[[ Quoted passage open ]]

United States District Court, S.D. Illinois

July 19, 2017

ENOS F. TAPLIN, JR., R60561, Plaintiff,
v.
WARDEN OF MENARD CORRECTIONAL CENTER 2013-2015, Defendant.

          MEMORANDUM AND ORDER

          NANCY J. ROSENSTENGEL United States District Judge.

         This matter is before the Court for case management. On April 17, 2017, following the Memorandum and Order entered in Taplin v. Warden Pinckneyville Correctional Center, et al., Case No. 16-cv-01146-SMY (Doc. 1 in this case), this matter was severed from the original case pursuant to George v. Smith, 507 F.3d 605 (7th Cir. 2007).

[[ Quoted passage closed ]]

Activity A: Name every date or year that appears in the court order, in the order they come up.
Activity B: Write the next part of the court order about the severed case, picking up right after its last sentence.

[[ Collected data open ]]

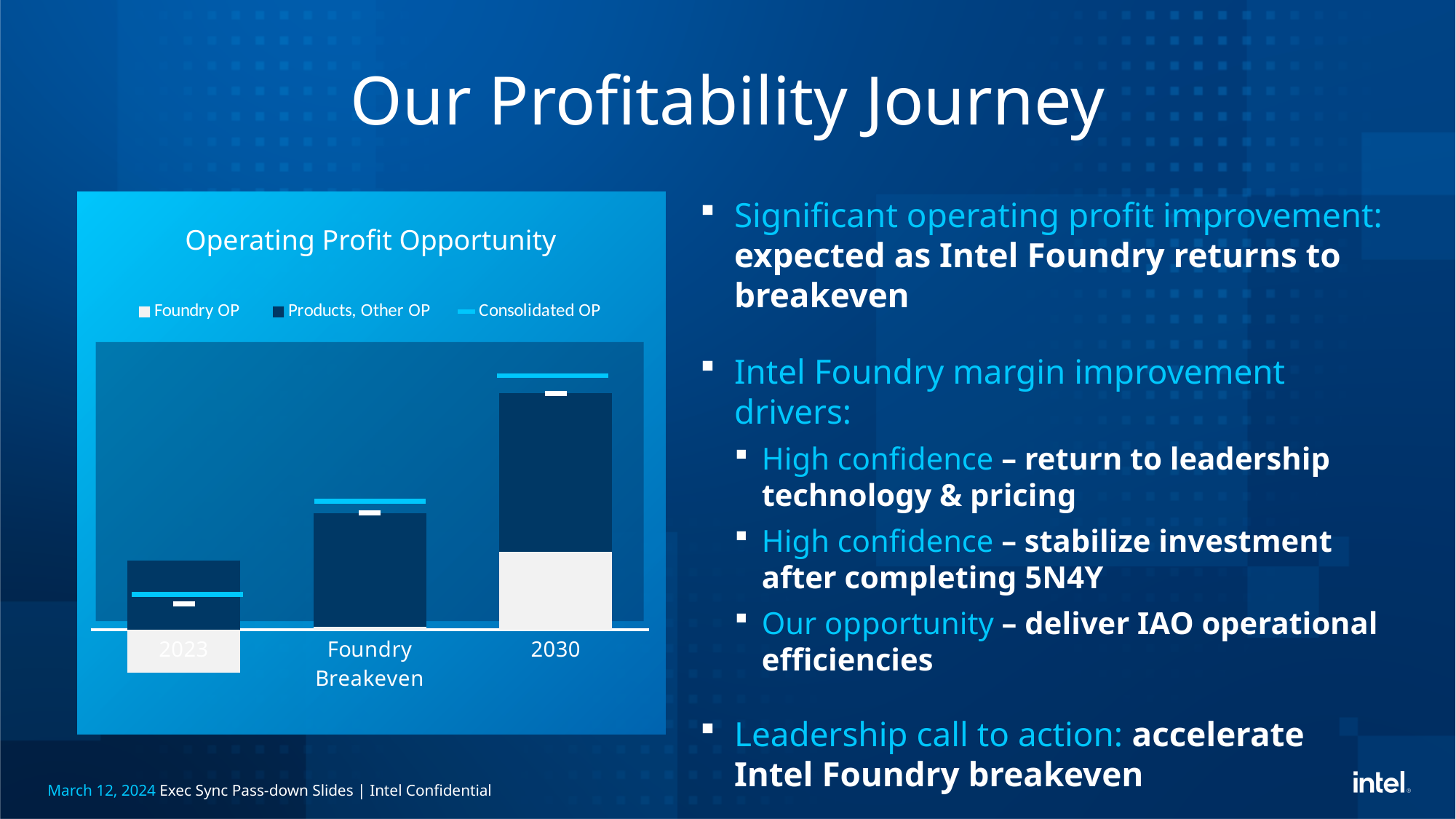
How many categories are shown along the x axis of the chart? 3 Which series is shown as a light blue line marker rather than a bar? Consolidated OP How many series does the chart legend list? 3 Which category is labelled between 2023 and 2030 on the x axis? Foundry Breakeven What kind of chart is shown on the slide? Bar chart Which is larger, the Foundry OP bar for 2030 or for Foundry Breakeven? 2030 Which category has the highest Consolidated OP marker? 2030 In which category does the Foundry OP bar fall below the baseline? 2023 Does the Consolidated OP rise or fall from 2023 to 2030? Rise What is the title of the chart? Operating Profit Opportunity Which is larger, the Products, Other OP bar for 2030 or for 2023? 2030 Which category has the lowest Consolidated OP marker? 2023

[[ Collected data closed ]]

Answer A: July 19, 2017; 2013-2015; April 17, 2017; 2007

Answer B:
         Plaintiff, an Illinois Department of Corrections inmate currently housed at Pontiac Correctional Center, filed this civil rights action pursuant to 42 U.S.C. § 1983 in order to address numerous alleged violations of his constitutional rights that occurred at Pinckneyville Correctional Center (“Pinckneyville”) and Menard Correctional Center (“Menard”). His First Amended Complaint (Doc. 4 in this case) named Pinckneyville's warden and Menard's warden as the only two defendants. (Doc. 2, pp. 1-2). The Court divided Plaintiff's Complaint into two sets of claims (one set of claims-Count 1-directed against Pinckneyville's warden, and one set of claims-Count 2-directed against Menard's warden) and severed the First Amended Complaint into two different cases. (Doc. 1). This case includes the second set of claims directed against Menard's warden, designated by the Court as follows:

Count 2: First, Eighth, and Fourteenth Amendment claims against Menard's warden for the events that occurred at that prison between September 6, 2013 and May 5, 2015.

         As Plaintiff was advised in the order severing his claims, the threshold merits review pursuant to 28 U.S.C. § 1915A is now due to be conducted. Under § 1915A, the Court is required to screen prisoner complaints to filter out non-meritorious claims. See 28 U.S.C. § 1915A(a). The Court must dismiss any portion of the complaint that is legally frivolous, malicious, fails to state a claim upon which relief may be granted, or asks for money damages from a defendant who by law is immune from such relief. 28 U.S.C. § 1915A(b).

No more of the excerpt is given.